GEORGE J. HAZEL, District Judge.
In his proposed Amended Complaint, Plaintiff William Jeffrey Karn now seeks to bring this action against Defendants PTS of America, LLC d/b/a Prisoner Transportation of America ("PTS"), Brevard Extraditions, LLC d/b/a/U.S. Prisoner Transport, Inc. ("U.S. Prisoner Transport"), Jorge Santiago, Christopher Cabrera, James Lebron, and Robert Mitchell King, Sr. (collectively, "Defendants"), alleging various constitutional violations under 42 U.S.C. § 1983, violations of Articles 24 and 26 of the Maryland Declaration of Rights, and state common law claims resulting from Defendants' transport of Plaintiff, a pre-trial detainee, from Maryland to South Carolina in December 2015. Presently pending before the Court is Plaintiff's Motion for Leave to File an Amended Complaint, ECF No. 32. No hearing is necessary. See Loc. R. 105.6 (D. Md. 2016). For the following reasons, Plaintiff's Motion shall be granted, in part, and denied, in part.

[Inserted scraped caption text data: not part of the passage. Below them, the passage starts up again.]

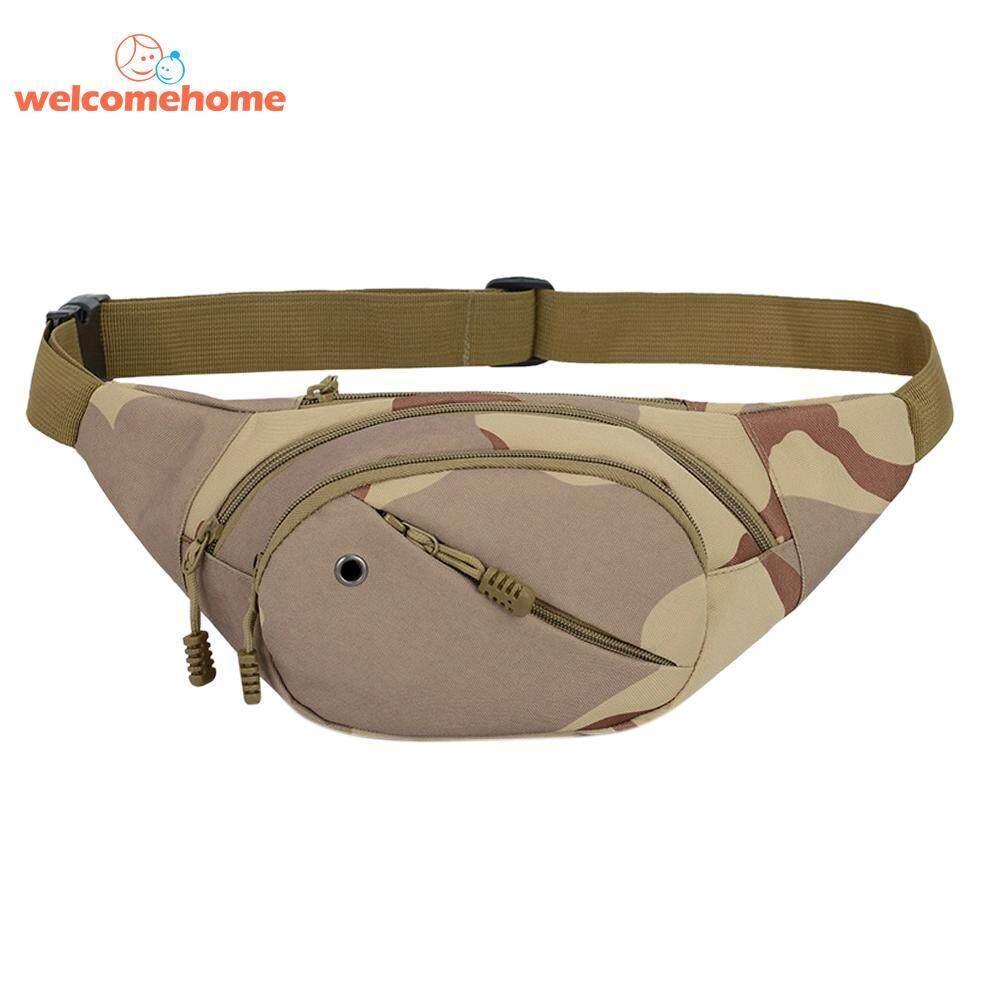 Portable Kamuflase Olahraga Pria Kanvas Tas Pinggang Selempang Di Luar  Ruangan Messenger Tas Tangan Cangklong- e7cb0fce53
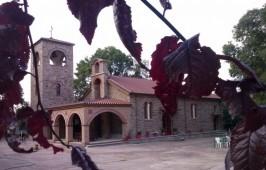 Στο έλεος των… προβάτων η Ιερά Μονή Σκουτεράς- Μήνυση υπέβαλλε ιερέας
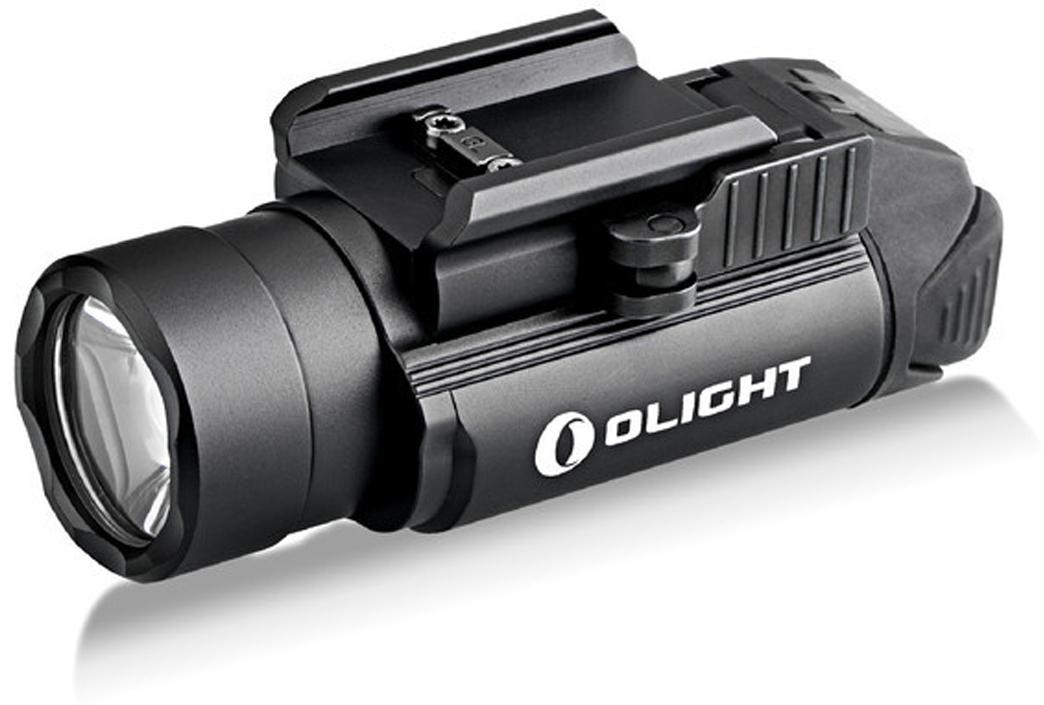 Код MV-911047 Бренд Olight Тип фонаря светодиодный Макс.дальность луча (м.) 235 Время работы (мин.) 3000 Батарейки в комплекте есть Световой поток (лм.) 1200 Питание 2xCR123 / 2x16340 Тип подгруппы Тактические Коллекция M Series Длина (см) 8.2Пистолетный тактический фонарь Olight PL-2 Valkyrie от компании Olight (Олайт). Фонарь является революционным продолжением фонаря PL-1 Valkyrie, который отлично зарекомендовал себя у органов спецслужб, безопасности и игроков в страйкбол. Фонарь работает на двух батарейках CR123A, за счет чего мощный светодиод XH-P 35 HI американской фирмы Cree выдает 1200 люмен.  Быстросъемное крепление фонаря позволяет закрепить на планках стандарта Mid-std 1913 и на пистолетах Glock с системой weawer. Линза — TIR оптика выполнена из высокопрочного акрилового материала, обеспечивает отличный сфокусированный световой поток более чем на 235 метров. Данное стекло отлично защищает оптику и светодиод от повреждений, которое возможно при падении фонаря или при случайном попадании страйкбольного шарика.  Простое и удобное управление позволяет с удобством пользоваться как левше, так и правше. Фонарь можно включить с постоянным светом, можно активировать тактическое включение с удержанием или Strob.  Система защиты от перегрева — «saftey» опускает мощность светового потока на после 90 секунд работы на максимальном режиме 1200 люмен.  Технические характеристики:  Источник света — светодиод Cree XH-P 35 HI Cool white. Срок службы светодиода — 50 000 часов (?5 лет непрерывной работы). Мощность светового потока 1200 люмен. Дальность светового потока до 235 метров. Интенсивность светового потока 13,800 Cd. 2 режима работы: 1200 люмен и строб. Линза — акриловая TIR . Питание: 2 x CR123А 3.0 В. Защитная схема от переплюсовки батареи питания. Неограниченное использование по времени в max режиме. Корпус — анодированный авиационный алюминий марки T6061 высшей твердости (Type III), уберегают фонарь от царапин. Встроенное быстросъемное крепление на планку Weawer и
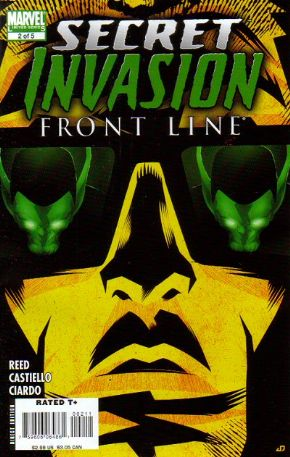 Secret Invasion Front Line #2 (2008) Marvel comic book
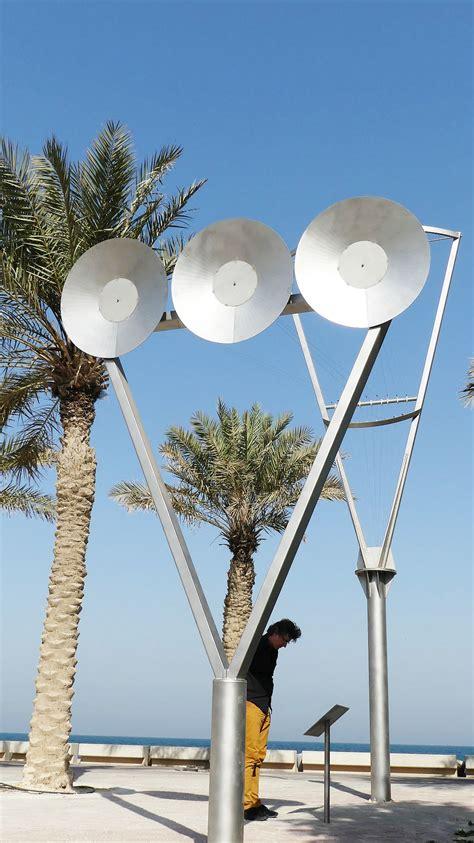 scientific center kuwait  discovery place ecsite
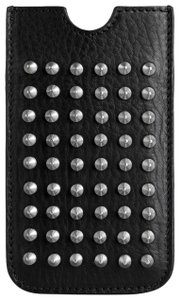 Burberry Metal Studded Leather Logo Sleeve Case iPhone 5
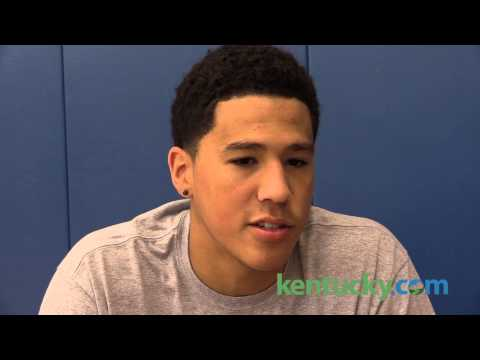 Meet the Cats: UK freshman guard Devin Booker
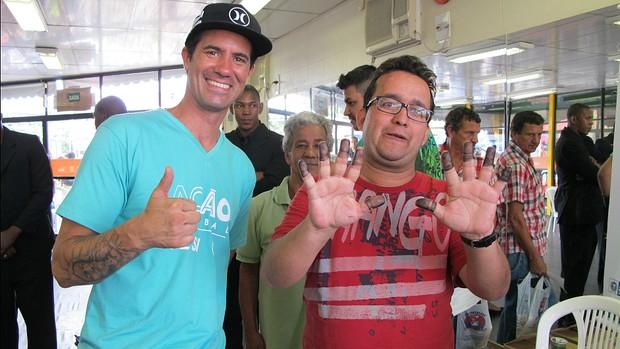 Evento recebe mais de 24 mil pessoas em Barra Mansa (Globo/Isabel Butcher)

On or about December 9, 2015, Plaintiff was arrested in Montgomery County, Maryland for failure to timely pay child support in Horry County, South Carolina. ECF No. 32-1 ¶ 15. On December 23, 2015, Plaintiff waived an extradition hearing and was taken to a facility in Montgomery County to await transport to South Carolina. See id. ¶¶ 15-16. Thereafter, Defendants transported Plaintiff to Horry County by van. Plaintiff alleges that what should have been an approximate seven hour, 418 mile drive turned into a nine day, 2,500 mile trip, during which time Plaintiff was subjected to "horrendous physical and mental abuses, including depriving him of restroom breaks and sleep, indiscriminately dispensing pepper spray into the van, and forcing him to sit for extended periods of time in his human waste and the human waste of other prisoners." Id. at 2.
Plaintiff filed his initial eight-count Complaint on September 26, 2016 against PTS and unidentified individual drivers, sued collectively as John Does #1-6. ECF No. 1.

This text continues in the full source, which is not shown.